==== DATASET CONTENT ====
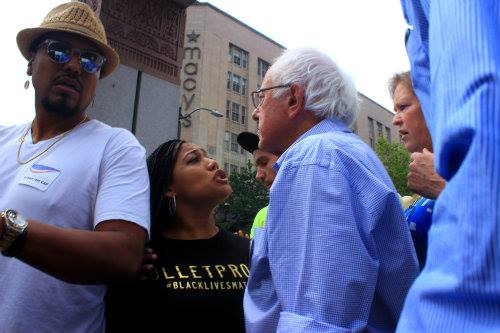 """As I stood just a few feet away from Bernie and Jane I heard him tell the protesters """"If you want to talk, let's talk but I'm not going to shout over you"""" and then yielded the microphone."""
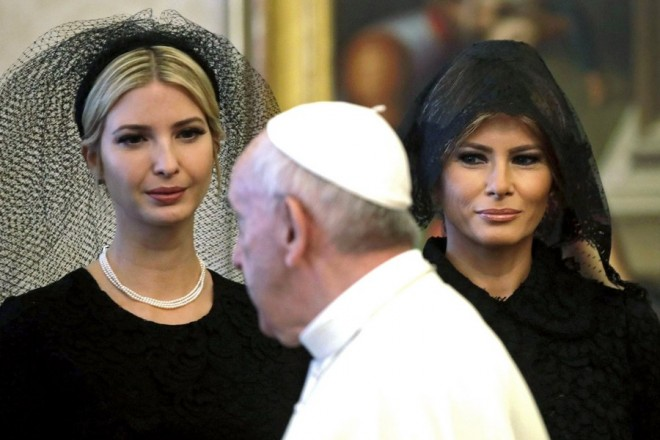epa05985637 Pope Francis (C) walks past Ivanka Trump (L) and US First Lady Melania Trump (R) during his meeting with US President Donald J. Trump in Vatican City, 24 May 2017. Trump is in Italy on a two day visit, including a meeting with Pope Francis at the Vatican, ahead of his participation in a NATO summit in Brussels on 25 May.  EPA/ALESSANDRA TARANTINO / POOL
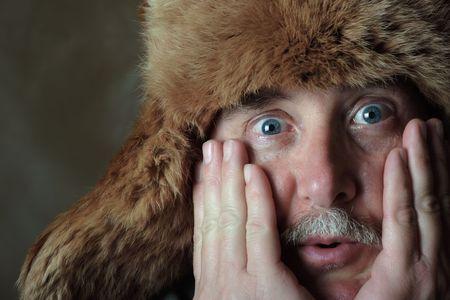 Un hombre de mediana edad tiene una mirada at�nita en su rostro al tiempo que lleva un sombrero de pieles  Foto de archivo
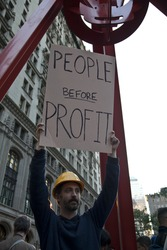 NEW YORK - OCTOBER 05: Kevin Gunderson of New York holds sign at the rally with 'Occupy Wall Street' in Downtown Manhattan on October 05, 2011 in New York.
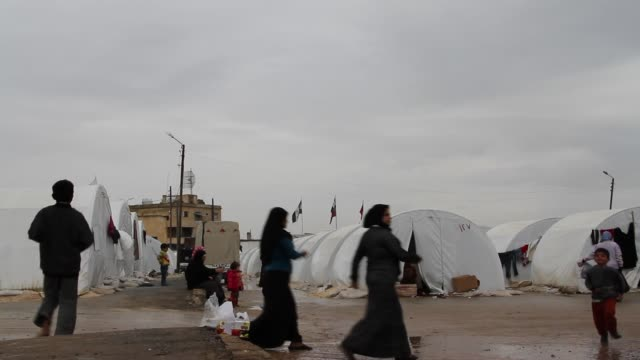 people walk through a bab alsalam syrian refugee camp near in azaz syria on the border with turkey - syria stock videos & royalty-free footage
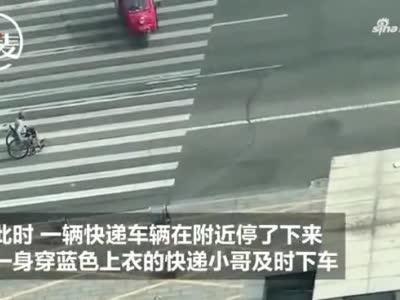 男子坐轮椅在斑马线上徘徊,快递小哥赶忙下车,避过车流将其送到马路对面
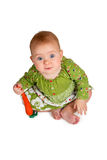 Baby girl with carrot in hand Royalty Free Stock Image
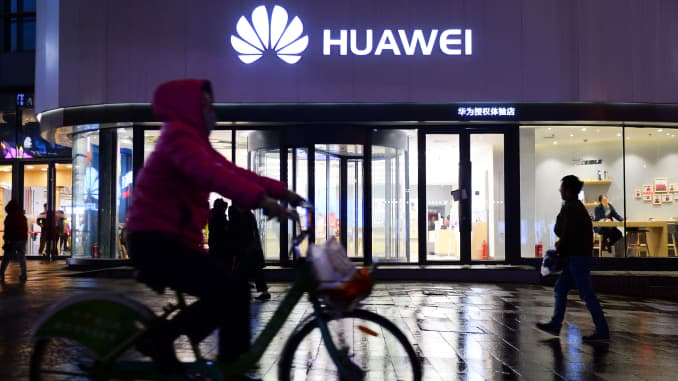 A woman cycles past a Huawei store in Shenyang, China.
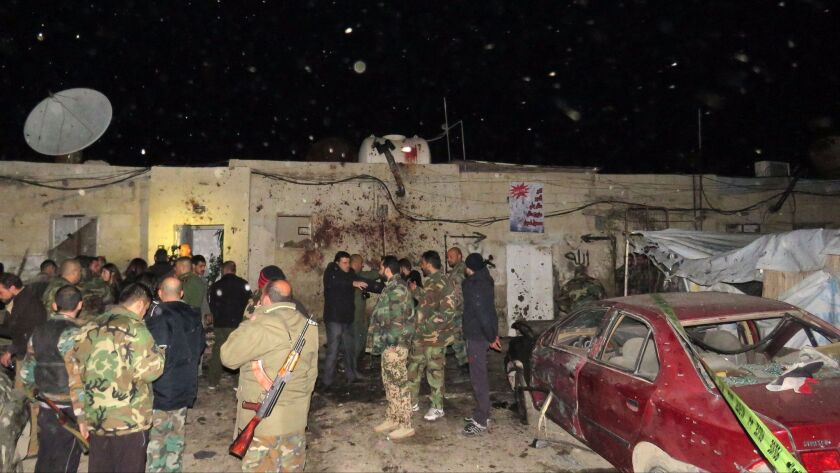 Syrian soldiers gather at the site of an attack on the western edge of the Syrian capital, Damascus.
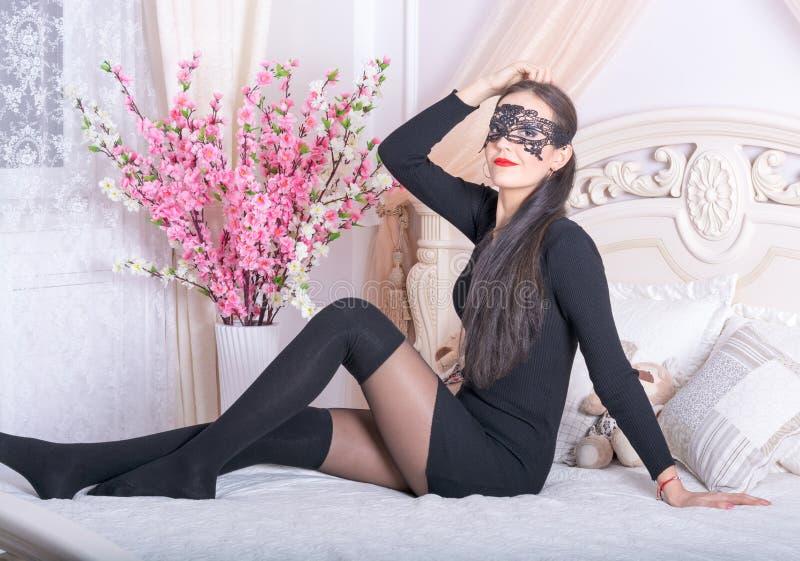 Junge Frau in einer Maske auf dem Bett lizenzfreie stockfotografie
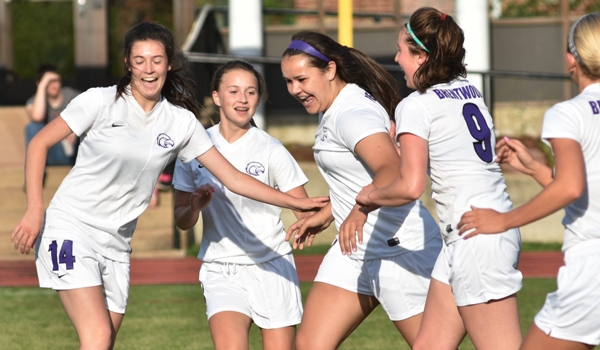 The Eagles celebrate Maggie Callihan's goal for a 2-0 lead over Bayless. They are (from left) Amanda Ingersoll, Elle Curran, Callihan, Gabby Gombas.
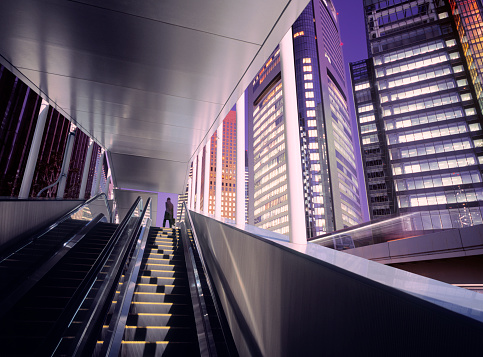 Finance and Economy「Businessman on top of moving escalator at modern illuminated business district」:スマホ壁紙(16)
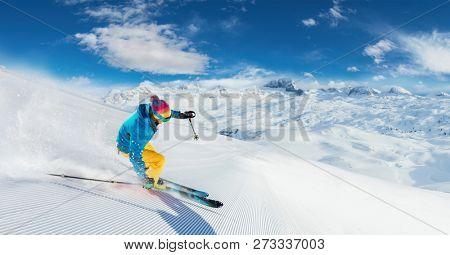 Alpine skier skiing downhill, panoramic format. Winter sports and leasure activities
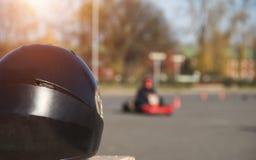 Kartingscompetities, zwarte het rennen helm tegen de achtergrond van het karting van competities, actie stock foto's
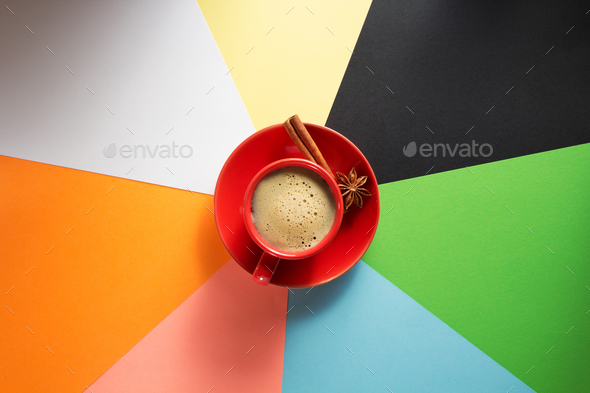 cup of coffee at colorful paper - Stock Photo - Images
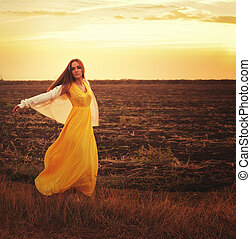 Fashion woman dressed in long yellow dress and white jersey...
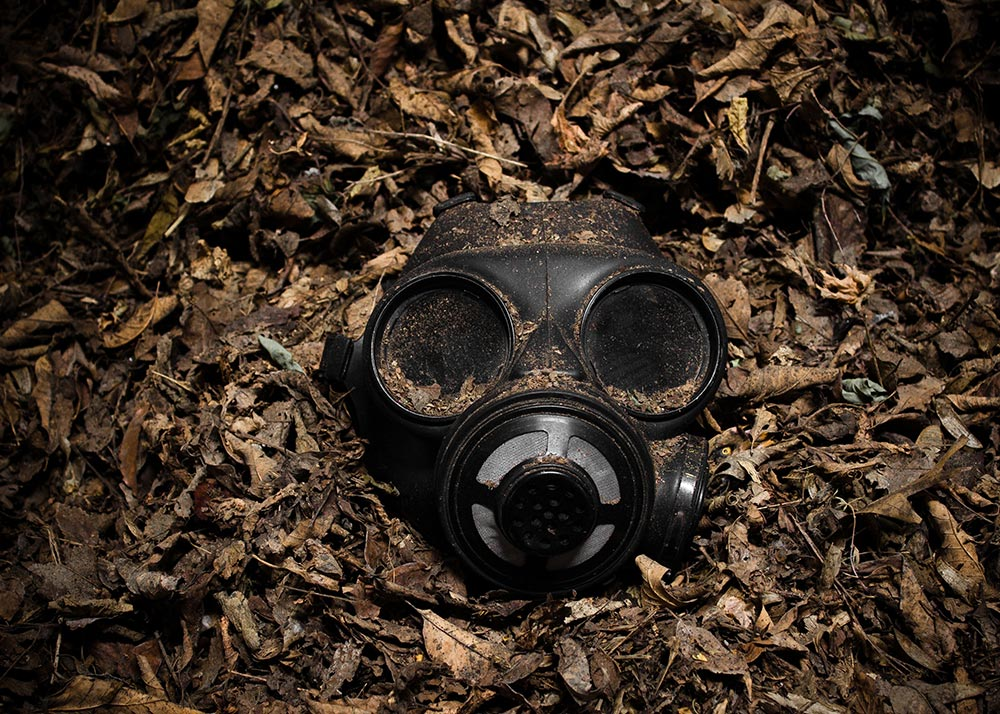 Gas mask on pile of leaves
====
**TO DO**
Keep to the lines above from the line with "Un hombre de" to the line with "cup of coffee", and set down exactly those, inclusive, with nothing else and every picture left out.

**WRITTEN ANSWER**
 Un hombre de mediana edad tiene una mirada at�nita en su rostro al tiempo que lleva un sombrero de pieles  Foto de archivo
 NEW YORK - OCTOBER 05: Kevin Gunderson of New York holds sign at the rally with 'Occupy Wall Street' in Downtown Manhattan on October 05, 2011 in New York.
 people walk through a bab alsalam syrian refugee camp near in azaz syria on the border with turkey - syria stock videos & royalty-free footage
 男子坐轮椅在斑马线上徘徊,快递小哥赶忙下车,避过车流将其送到马路对面
 Baby girl with carrot in hand Royalty Free Stock Image
 A woman cycles past a Huawei store in Shenyang, China.
 Syrian soldiers gather at the site of an attack on the western edge of the Syrian capital, Damascus.
 Junge Frau in einer Maske auf dem Bett lizenzfreie stockfotografie
 The Eagles celebrate Maggie Callihan's goal for a 2-0 lead over Bayless. They are (from left) Amanda Ingersoll, Elle Curran, Callihan, Gabby Gombas.
 Finance and Economy「Businessman on top of moving escalator at modern illuminated business district」:スマホ壁紙(16)
 Alpine skier skiing downhill, panoramic format. Winter sports and leasure activities
 Kartingscompetities, zwarte het rennen helm tegen de achtergrond van het karting van competities, actie stock foto's
 cup of coffee at colorful paper - Stock Photo - Images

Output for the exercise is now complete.